> INSTRUCTIONS
**a)** According to the pathfinding passage, what is a clearance value?
**b)** Rewrite the pathfinding passage between "In my last article" and "and navigational capabilities.", inclusive, with "video games" replaced by "computer games".

Filed under: pathfinding — dharabor @ 17:23

In my last article I discussed Annotated A*, a search algorithm able to solve pathfinding problems for variable-sized agents with heterogeneous terrain traversal capabilities. Such problems are encountered in many modern video games which often feature different classes of units, each with distinct physical characteristics and navigational capabilities.

The story so far

Annotated A* operates on a grid map which is annotated with clearance values. A clearance value is simply a distance-to-obstacle metric that provides us with a useful indicator of how much traversable space there is at a given location. We can use clearances to quickly work out which parts of a map are traversable for an arbitrary agent by simply comparing the agent’s size with the clearance value associated with a particular location. Figures 1-3 show the associated clearance value annotations for 3 capabilities  on a small map with 2 traversable terrains: Ground (white tiles) and Water (blue tiles). A capability is defined as a set of terrains used to specify which parts of the environment are traversable for an agent.

> SUPPLIED INFORMATION
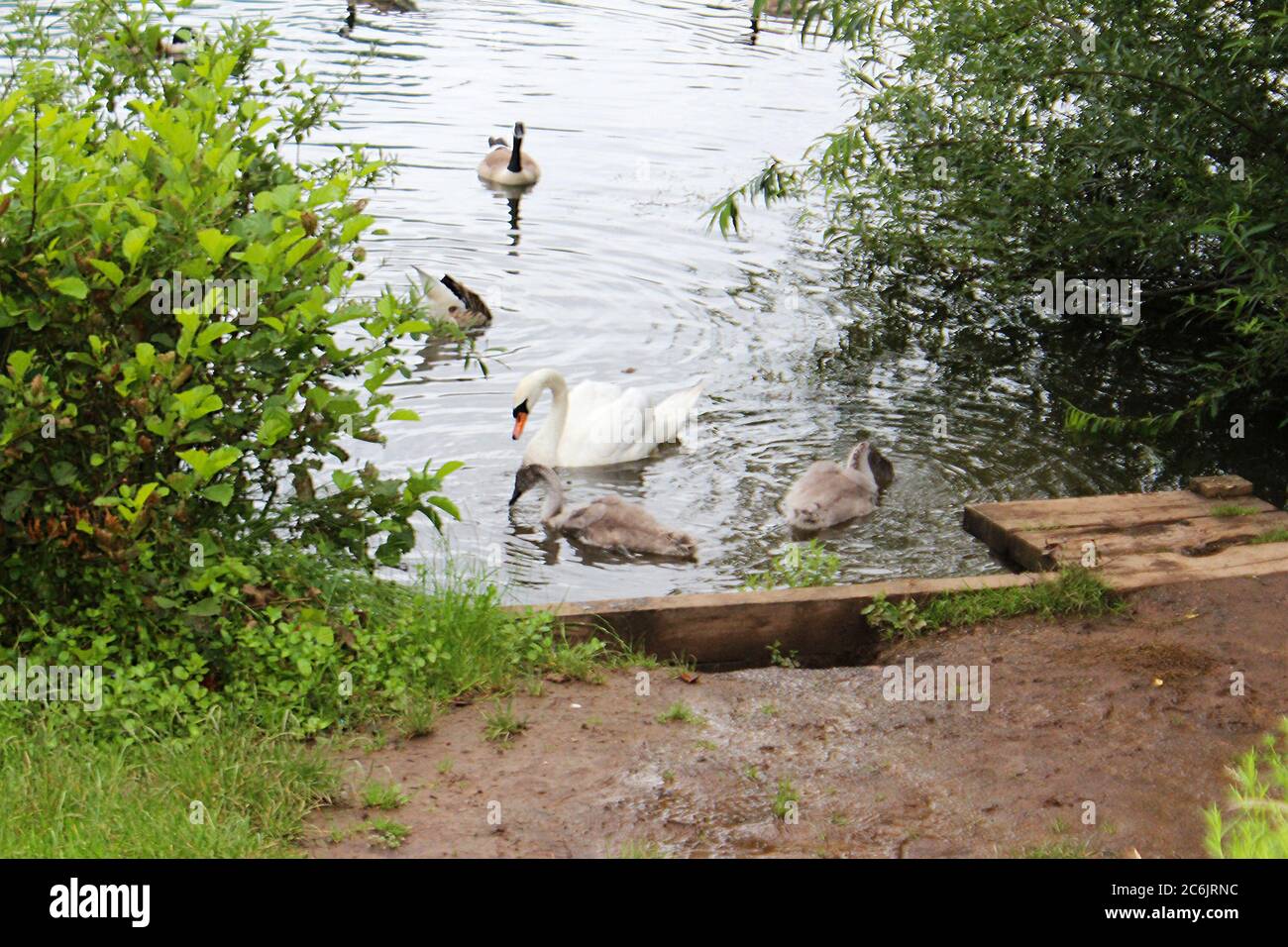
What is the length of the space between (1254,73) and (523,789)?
8377 millimetres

> ANSWERS TO THE PROBLEMS
**a)** A clearance value is a distance-to-obstacle metric that indicates how much traversable space there is at a given location.

**b)**
In my last article I discussed Annotated A*, a search algorithm able to solve pathfinding problems for variable-sized agents with heterogeneous terrain traversal capabilities. Such problems are encountered in many modern computer games which often feature different classes of units, each with distinct physical characteristics and navigational capabilities.